昨年末の休みにこの記者が市長とその妻が住む自宅を訪れました。その際、市長の主張に寄れば、私有地に入り「進退」についての取材を試みました。「家に帰っているときには1人の夫であり、1人の男。普通に妻と暮らしているところに来るというのは非常識」(5日の会見)。そう考えた市長は、再三帰るよう言いましたが記者は私有地に留まったため、市長室を通じて読売新聞に抗議したそうです。

そして今月4日。仕事始め式の後、市長が退席しようとすると記者は進路を遮るようにレコーダーをもって取材しようとしました。昨年末の件について記者から謝罪を受けると市長は思っていたこともあり、腹を立てて暴言を吐いたというのです。

このことはあまり報道されていません。しかし、今村市長は就任直後「メディアのフィルターを通った情報ではなく直接の情報発信を信用していただければ」と述べた通り、政治的な内容だけでなく、市内の観光地やイベント情報などを自身のFacebookで積極的に情報発信しています。今回の騒動についても仕事始め式で述べた全文とともに説明しており、これを見たとみられる人たちからは、市長のみならずその記者にも批判が上がっています。

繰り返しになりますが、今回の市長の発言内容を擁護するつもりはありません。しかし、取材を第一に考え、なりふり構わないメディアにも非があるように思えるのです。そうした姿勢にカッとするのも同情できないではありません。

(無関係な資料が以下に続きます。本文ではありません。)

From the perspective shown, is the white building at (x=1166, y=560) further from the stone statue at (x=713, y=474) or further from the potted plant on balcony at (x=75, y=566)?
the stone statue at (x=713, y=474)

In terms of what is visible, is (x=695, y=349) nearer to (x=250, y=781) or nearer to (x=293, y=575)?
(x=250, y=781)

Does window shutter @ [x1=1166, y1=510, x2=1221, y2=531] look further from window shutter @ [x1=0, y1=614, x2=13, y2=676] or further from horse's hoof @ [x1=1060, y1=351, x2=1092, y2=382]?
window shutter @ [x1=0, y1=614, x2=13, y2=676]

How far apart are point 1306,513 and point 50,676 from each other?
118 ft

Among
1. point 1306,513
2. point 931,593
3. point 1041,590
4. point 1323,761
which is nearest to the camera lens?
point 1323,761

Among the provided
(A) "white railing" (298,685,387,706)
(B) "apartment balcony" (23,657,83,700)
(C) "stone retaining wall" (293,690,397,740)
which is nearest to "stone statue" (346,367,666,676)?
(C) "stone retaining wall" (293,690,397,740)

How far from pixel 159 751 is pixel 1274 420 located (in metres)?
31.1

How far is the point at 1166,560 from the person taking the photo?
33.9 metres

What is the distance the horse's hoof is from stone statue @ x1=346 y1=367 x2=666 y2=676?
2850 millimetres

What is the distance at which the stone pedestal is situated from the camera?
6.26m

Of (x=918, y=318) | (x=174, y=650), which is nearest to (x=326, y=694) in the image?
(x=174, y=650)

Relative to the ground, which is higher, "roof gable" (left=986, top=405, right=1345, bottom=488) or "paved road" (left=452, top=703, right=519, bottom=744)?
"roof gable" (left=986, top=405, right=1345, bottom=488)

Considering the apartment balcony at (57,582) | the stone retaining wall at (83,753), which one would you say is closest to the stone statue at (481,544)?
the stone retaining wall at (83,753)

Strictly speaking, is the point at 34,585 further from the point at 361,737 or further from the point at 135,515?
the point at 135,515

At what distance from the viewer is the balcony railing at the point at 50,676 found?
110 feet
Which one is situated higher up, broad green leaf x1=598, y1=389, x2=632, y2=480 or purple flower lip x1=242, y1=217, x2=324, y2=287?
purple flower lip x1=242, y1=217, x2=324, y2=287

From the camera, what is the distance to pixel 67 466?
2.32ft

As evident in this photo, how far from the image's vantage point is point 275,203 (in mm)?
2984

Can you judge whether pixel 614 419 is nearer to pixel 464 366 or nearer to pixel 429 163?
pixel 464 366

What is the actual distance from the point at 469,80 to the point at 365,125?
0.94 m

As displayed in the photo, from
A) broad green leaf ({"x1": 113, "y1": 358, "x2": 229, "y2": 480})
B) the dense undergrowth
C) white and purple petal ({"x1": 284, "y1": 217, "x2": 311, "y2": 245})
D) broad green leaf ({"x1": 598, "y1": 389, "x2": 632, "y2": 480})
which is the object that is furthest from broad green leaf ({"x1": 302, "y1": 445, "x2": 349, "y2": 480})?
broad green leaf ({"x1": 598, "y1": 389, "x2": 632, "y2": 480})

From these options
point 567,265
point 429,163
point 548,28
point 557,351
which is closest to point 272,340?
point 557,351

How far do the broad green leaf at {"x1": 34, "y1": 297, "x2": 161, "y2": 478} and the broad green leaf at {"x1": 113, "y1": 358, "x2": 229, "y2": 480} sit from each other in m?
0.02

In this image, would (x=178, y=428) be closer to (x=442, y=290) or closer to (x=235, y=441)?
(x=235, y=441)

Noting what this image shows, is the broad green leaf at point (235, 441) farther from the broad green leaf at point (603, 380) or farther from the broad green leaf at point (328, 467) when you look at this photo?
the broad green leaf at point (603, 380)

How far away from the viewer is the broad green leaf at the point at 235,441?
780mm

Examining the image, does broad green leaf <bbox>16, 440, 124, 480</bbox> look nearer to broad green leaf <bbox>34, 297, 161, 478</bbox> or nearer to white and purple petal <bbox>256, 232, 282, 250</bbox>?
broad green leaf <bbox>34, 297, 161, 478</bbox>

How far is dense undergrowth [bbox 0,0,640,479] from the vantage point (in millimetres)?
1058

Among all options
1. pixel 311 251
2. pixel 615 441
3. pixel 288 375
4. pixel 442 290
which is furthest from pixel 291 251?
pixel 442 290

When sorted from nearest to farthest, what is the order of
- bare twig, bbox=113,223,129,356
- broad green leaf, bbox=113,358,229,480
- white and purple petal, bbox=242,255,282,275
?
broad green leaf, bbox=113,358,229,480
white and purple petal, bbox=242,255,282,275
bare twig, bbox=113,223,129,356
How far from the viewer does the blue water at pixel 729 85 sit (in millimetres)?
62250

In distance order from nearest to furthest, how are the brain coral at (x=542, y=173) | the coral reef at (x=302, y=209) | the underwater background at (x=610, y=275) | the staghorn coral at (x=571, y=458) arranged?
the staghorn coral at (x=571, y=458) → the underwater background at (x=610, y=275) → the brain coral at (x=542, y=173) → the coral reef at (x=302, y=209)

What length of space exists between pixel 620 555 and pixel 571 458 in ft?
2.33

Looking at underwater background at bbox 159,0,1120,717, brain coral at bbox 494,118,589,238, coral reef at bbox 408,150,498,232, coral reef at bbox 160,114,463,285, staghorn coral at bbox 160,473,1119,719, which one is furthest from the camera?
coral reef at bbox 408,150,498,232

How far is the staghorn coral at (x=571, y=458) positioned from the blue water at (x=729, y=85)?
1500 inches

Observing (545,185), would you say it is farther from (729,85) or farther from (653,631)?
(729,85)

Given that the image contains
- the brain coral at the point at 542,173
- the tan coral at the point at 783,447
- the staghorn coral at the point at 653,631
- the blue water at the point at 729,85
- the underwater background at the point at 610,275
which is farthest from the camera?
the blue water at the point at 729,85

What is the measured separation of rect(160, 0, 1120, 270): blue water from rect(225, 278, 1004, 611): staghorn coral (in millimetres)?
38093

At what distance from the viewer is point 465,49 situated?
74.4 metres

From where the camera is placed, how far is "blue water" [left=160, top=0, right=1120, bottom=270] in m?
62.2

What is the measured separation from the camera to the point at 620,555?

話はずれますが、震災の被災地で避難所を好き勝手にテレビ取材したり、事件の被害者遺族が望まないにもかかわらず実名を報道したり。昨今のSNSの普及により、「権力をチェックする」側のメディアがいつの間にか厳しくチェックされ、批判にさらされて信用を落とすようになりました。「報道の自由」を錦の旗にすることなく、謙虚な姿勢で取材に臨んでほしいものです。